C’est ainsi que, plutôt que de considérer qu’un chèque, une enveloppe de quelques billets ou un virement d’argent récolté par le biais d’une cagnotte en ligne est une forme de cadeau inférieure, puisque plus impersonnelle, on estime que «l’argent, par rapport aux autres formes de dons, a des potentialités: c’est à la fois une source de dépersonnalisation et de liberté».
Rite valorisé
En parallèle, ce don d’argent a aussi l’avantage de «conférer une valeur supplémentaire et intime, de revaloriser d’autres formes de cadeaux, pointe le spécialiste de la sociologie de l’argent. Si les cadeaux sous forme monétaire se multiplient, les cadeaux “en nature” seront un marqueur de personnalisation, de la même façon que l’usage répandu des e-mails donne une valeur à la carte écrite». C’est ainsi que la cagnotte en ligne, plutôt que de détruire peu à peu l’objet cadeau, en transforme la valeur et en conforte la prédominance sociale.

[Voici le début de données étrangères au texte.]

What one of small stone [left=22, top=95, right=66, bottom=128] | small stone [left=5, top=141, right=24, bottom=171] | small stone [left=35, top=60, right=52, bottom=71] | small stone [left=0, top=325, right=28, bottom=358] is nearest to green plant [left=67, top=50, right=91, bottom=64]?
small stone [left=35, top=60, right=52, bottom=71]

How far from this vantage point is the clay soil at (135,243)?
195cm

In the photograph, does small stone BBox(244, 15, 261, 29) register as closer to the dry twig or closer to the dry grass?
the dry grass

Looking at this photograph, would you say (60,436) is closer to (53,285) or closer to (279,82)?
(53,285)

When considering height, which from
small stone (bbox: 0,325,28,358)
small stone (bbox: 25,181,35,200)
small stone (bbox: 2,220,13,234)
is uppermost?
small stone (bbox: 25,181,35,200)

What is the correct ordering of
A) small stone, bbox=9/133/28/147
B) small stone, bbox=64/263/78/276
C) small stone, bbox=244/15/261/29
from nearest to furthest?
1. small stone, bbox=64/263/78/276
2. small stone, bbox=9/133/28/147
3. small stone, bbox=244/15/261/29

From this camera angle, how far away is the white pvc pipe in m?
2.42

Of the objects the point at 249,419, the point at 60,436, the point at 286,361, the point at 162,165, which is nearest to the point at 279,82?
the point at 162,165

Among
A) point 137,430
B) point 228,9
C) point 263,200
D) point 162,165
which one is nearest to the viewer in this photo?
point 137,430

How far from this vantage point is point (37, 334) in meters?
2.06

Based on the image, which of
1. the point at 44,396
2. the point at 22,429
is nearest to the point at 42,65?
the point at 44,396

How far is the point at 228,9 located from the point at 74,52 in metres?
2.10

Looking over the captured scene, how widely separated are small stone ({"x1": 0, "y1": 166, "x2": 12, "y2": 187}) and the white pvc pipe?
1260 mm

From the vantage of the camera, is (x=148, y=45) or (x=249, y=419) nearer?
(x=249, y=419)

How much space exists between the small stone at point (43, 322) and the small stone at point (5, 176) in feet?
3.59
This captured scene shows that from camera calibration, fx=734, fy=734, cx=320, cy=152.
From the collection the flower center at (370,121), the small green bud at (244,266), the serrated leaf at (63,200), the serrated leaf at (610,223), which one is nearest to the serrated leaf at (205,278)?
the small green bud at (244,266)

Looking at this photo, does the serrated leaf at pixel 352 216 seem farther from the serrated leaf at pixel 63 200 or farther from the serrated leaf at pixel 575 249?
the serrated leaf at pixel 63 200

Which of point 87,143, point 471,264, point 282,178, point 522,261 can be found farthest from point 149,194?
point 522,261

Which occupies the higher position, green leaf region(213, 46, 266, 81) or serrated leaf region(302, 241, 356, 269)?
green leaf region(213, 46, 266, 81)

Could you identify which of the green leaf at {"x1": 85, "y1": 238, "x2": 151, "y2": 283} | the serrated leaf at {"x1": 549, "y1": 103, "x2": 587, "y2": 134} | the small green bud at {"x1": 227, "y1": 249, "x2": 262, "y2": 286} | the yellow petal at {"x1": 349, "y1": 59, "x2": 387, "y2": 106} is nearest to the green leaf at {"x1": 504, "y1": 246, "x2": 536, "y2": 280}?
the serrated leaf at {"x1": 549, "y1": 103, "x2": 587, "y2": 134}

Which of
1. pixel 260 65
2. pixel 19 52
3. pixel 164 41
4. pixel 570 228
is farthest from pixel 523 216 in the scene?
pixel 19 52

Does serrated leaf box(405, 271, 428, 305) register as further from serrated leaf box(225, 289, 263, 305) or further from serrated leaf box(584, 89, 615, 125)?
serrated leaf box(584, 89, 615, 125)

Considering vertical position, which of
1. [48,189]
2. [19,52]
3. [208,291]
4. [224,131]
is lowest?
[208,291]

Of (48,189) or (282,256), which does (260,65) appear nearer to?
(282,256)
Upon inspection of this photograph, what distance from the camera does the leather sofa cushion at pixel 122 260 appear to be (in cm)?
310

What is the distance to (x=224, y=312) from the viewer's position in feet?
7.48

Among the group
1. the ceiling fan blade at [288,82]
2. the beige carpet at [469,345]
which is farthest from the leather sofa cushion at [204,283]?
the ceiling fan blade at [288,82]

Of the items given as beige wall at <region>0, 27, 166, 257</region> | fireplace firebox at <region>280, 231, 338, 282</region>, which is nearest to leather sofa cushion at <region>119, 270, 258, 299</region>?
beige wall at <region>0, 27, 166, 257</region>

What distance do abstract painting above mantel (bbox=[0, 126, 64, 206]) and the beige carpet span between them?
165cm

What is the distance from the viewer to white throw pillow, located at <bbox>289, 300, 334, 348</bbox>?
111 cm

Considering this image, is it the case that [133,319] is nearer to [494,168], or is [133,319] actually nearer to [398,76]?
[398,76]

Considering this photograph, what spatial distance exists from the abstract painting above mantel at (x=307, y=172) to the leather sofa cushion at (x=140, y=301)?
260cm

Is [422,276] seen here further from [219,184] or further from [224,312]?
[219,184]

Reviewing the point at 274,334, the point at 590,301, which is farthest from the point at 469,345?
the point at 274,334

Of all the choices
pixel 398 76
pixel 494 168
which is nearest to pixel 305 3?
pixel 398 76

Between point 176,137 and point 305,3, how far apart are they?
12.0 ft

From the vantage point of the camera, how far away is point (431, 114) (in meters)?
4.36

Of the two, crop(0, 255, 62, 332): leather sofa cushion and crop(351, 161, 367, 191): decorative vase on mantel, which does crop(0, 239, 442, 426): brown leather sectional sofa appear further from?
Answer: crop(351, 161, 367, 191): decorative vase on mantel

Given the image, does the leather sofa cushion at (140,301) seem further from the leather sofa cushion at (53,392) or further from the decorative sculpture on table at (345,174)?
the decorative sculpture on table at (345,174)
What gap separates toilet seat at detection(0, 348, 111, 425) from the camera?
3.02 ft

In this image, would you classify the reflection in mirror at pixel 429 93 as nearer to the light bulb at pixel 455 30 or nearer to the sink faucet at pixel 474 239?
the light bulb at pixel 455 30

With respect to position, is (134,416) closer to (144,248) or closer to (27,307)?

Et ce, d’autant plus que, si cet outil de récolte d’argent peut parfois conduire à faire passer à la trappe le déballage de cadeaux physiques, il a aussi l’avantage d’éviter une parcellisation des cadeaux lors des «grands anniversaires, comme les 30 ou 40 ans, fait remarquer Régine Sirota, des occasions qu’il ne faut pas manquer et où l’on considère qu’il faut faire un vrai beau cadeau très personnalisé». Dans ces cas-là, «l’obligation du cadeau est importante pour le groupe de pairs afin de marquer une étape de la vie». Et la cagnotte vint s’inscrire dans un mouvement de «reritualisation» et de «réinvention de la tradition». Signe que le cadeau d’anniversaire n’est pas près de disparaître.